As if the sumptuous art collection in the period setting weren’t enough, the museum also provides plenty of outreach to school groups, people with Alzheimer’s and their caretakers, and others with special needs. The museum has a wonderful website, too. Click here to visit the website where you can learn more about the collection, the building, virtual lectures and more.
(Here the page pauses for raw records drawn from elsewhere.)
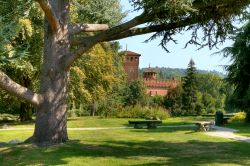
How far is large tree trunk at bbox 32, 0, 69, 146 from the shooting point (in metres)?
14.4

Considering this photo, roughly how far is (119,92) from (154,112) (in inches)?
618

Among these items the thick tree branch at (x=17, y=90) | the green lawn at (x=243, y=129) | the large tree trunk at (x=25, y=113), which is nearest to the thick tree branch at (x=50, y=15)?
the thick tree branch at (x=17, y=90)

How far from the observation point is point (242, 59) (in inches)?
1284

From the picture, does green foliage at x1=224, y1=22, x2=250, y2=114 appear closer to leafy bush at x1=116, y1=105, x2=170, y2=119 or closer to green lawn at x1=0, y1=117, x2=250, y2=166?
leafy bush at x1=116, y1=105, x2=170, y2=119

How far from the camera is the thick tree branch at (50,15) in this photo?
13.5 metres

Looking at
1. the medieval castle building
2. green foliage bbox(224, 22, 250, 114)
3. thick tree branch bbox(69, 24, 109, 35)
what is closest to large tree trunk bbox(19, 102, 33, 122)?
green foliage bbox(224, 22, 250, 114)

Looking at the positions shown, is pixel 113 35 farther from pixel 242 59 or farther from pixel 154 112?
pixel 154 112

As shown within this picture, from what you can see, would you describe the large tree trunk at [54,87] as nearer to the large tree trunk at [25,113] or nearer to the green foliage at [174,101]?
the large tree trunk at [25,113]

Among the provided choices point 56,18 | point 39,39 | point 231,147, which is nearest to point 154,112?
point 39,39

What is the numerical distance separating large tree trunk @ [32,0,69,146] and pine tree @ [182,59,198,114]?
149 feet

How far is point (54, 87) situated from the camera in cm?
1463

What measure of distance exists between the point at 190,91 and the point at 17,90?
48.6 meters

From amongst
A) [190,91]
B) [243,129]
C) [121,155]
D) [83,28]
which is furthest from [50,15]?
[190,91]

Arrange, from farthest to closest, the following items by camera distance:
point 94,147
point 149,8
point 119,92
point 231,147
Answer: point 119,92 < point 231,147 < point 94,147 < point 149,8
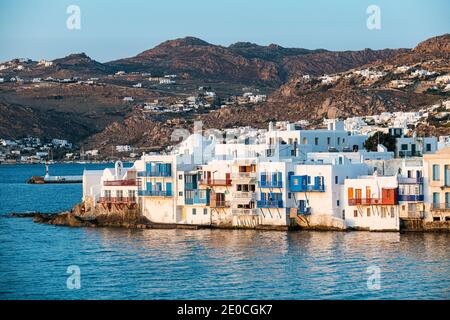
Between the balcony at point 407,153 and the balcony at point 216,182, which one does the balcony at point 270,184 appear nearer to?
the balcony at point 216,182

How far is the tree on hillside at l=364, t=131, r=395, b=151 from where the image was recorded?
2665 inches

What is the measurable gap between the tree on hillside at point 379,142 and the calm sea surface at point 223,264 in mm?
14938

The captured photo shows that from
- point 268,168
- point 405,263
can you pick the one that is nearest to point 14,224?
point 268,168

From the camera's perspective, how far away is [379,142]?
2672 inches

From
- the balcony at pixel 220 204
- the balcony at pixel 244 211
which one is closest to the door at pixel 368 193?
the balcony at pixel 244 211

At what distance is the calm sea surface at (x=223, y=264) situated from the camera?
40.9 m

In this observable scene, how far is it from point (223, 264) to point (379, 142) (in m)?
23.6

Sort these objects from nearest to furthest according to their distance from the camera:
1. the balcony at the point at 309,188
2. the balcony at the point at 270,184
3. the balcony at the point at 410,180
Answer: the balcony at the point at 410,180 < the balcony at the point at 309,188 < the balcony at the point at 270,184

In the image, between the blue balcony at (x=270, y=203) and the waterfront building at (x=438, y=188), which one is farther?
the blue balcony at (x=270, y=203)

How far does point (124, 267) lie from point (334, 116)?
96113mm

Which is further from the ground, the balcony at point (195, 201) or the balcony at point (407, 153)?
the balcony at point (407, 153)
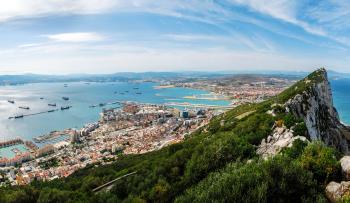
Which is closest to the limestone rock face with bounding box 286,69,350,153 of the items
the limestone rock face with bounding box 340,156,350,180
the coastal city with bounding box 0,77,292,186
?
the limestone rock face with bounding box 340,156,350,180

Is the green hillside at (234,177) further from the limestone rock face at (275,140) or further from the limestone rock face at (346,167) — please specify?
the limestone rock face at (275,140)

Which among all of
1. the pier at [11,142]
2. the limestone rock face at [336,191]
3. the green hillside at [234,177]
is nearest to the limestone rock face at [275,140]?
the green hillside at [234,177]

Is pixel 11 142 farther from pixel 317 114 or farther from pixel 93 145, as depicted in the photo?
pixel 317 114

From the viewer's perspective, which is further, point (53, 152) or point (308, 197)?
point (53, 152)

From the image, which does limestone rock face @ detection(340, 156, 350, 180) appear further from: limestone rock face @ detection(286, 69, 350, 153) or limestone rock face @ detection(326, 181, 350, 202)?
limestone rock face @ detection(286, 69, 350, 153)

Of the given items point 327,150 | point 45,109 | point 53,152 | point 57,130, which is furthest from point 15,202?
point 45,109

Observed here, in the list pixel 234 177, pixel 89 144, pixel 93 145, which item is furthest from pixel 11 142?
pixel 234 177

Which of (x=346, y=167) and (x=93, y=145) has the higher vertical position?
(x=346, y=167)

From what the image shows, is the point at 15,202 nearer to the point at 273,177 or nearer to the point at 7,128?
the point at 273,177
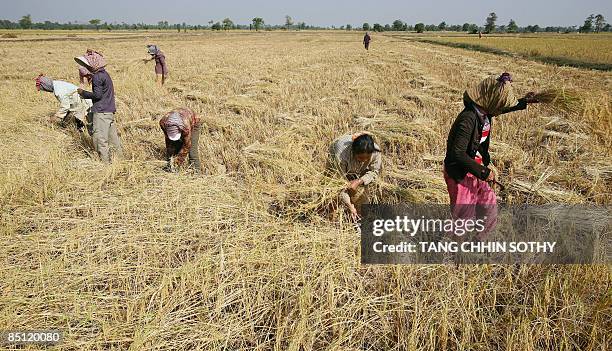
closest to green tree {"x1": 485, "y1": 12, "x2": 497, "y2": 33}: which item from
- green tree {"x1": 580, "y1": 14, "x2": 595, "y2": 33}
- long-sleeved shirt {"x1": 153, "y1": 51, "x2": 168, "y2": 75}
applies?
green tree {"x1": 580, "y1": 14, "x2": 595, "y2": 33}

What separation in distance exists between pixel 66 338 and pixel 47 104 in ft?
24.5

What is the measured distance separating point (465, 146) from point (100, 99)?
4.18 meters

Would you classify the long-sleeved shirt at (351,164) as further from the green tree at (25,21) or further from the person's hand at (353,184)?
the green tree at (25,21)

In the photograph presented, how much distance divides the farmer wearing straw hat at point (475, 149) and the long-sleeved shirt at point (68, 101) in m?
5.50

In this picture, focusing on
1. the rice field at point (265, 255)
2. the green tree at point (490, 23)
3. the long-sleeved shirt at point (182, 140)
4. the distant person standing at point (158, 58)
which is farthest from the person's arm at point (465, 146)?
the green tree at point (490, 23)

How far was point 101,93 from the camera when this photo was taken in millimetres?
4137

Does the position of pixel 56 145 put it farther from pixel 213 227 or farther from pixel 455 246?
pixel 455 246

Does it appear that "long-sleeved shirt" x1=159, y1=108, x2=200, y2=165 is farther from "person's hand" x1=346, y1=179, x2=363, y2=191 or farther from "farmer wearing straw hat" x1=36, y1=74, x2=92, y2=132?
"farmer wearing straw hat" x1=36, y1=74, x2=92, y2=132

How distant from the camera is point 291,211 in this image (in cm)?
285

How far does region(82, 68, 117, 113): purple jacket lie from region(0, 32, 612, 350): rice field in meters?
0.63

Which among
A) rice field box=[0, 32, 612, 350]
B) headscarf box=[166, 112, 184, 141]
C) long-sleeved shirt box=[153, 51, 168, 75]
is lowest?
rice field box=[0, 32, 612, 350]

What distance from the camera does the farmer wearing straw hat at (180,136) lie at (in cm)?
339

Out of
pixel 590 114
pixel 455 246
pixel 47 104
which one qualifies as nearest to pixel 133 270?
pixel 455 246

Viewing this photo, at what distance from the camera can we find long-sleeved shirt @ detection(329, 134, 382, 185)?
281 cm
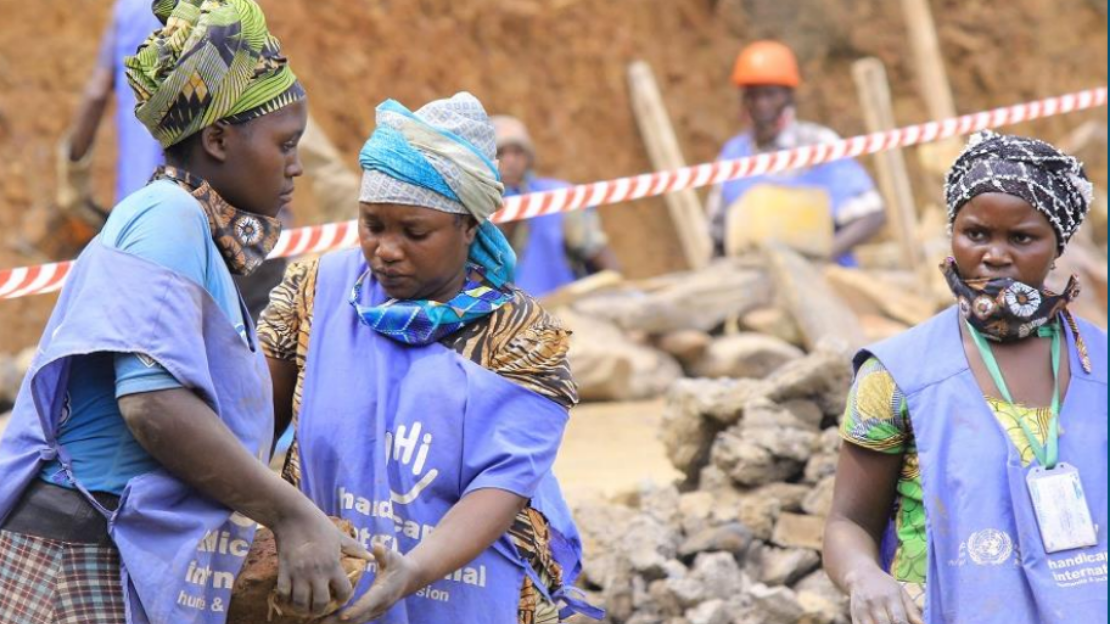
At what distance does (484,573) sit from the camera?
3363 mm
In November, Art & Object published my piece about the bronze sculptures in Yoshitomo Saito’s exhibition titled “Of Ground and Sky” at Denver Botanic Gardens. Here’s a link to that article. I was happy to learn at the end of December that one of the sculptures, “Gateway,” a graceful loop of bronze resembling bend aspen branches, had sold. The photo I saw on Facebook, where the artist and I are friends, showed the piece perfectly installed on an ideal site at a major art collector’s home in Denver.
But shortly after, I saw a notification that Yoshi had fallen, broken his back, his femur, and had pneumonia. William Havu Gallery had launched a Go Fund Me campaign, and I made a small donation. Having recovered from serious, life-altering injuries sustained in a skiing crash about six years ago, it was the least I could do, well aware of his long road to recovery. I felt good about helping if only in a small way.
But after I closed the lid of my laptop once my contribution was confirmed, I thought, “What if I write a story?” So I did. With the help of Yoshi’s friend and gallerist and the art curator at Denver Botanic Gardens, I wrote an article for The Denver Gazette, which published my piece ahead of the paywall so it can be easily shared.
Yoshi’s friend, fellow artist Heidi Jung, and his gallerist, Bill Havu, both mentioned to me that because his art is so expensive to create, Yoshi sometimes grinds and melts down sculptures to use the bronze for another casting. “It’s kind of a reincarnation,” said Bill Havu.
Coincidentally, I had recently listened to an audio book titled, “Ikegai,” about Japanese concepts for a purposeful life. Sculpting is Yoshi’s ikegai, and writing is my ikegai — or part of my life’s purpose, at least — and this article came together as a combination of the two. I hope the article will generate more support for the William Havu Gallery’s Yoshitomo Saito Go Fund Me campaign and will provide the artist will succor as he begins his physical therapy and begins his return journey to his studio.